Union representatives and management reached agreement on Tuesday night, minutes before 1,800 transit workers planned to walk off the job. The agreement came less than a week after California Governor Jerry Brown intervened to halt a massive commuter rail worker walkout in the area.
“This was a long and often intense negotiation and there are no winners or losers in its outcome,” David Armijo, general manager of the Alameda-Contra Costa Transit Agency, said in a statement.
“We are happy we were able to get through the process without any disruption in service,” Armijo said.
The transit agency serves 181,000 bus riders daily in two large East Bay counties, in an area that includes Oakland and Berkeley, and downtown San Francisco.
The union representing the transit agency’s bus drivers, mechanics and clerical workers gave a 72-hour strike notice on Monday, after failing to reach an agreement on wages, benefits and safety concerns with the agency’s board of governors.
After a lengthy session on Tuesday, the union and the board agreed on a 9.5 percent wage increase over a three-year period and annual flat rate healthcare contributions starting at $70, said union spokeswoman Sharon Cornu in a statement.
Union workers initially asked for a wage hike totaling about 10 percent over three years, while the board offered 9 percent, transit agency spokesman Clarence Johnson said.

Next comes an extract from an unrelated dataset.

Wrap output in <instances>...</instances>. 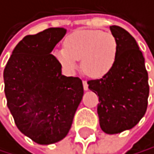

“This agreement protects workers, helps riders, and keeps service running,” Cornu said.
Union members began negotiations with the board in March, four months before the contract expired.
The bus worker deal followed a narrowly avoided strike by employees of the Bay Area Rapid Transit (BART) District, the San Francisco-area’s central rail system that carries 400,000 passengers daily.
After failing to negotiate new contract terms, the two unions representing 2,400 rail system workers on Thursday submitted a notice of intent to strike on Monday morning. But Brown stepped in late Sunday night and delayed a possible strike for seven days, appointing a three-member board to investigate the labor dispute.
A rail strike would be prohibited while the investigation is underway. The BART board of inquiry is scheduled to meet with BART unions and management on Wednesday.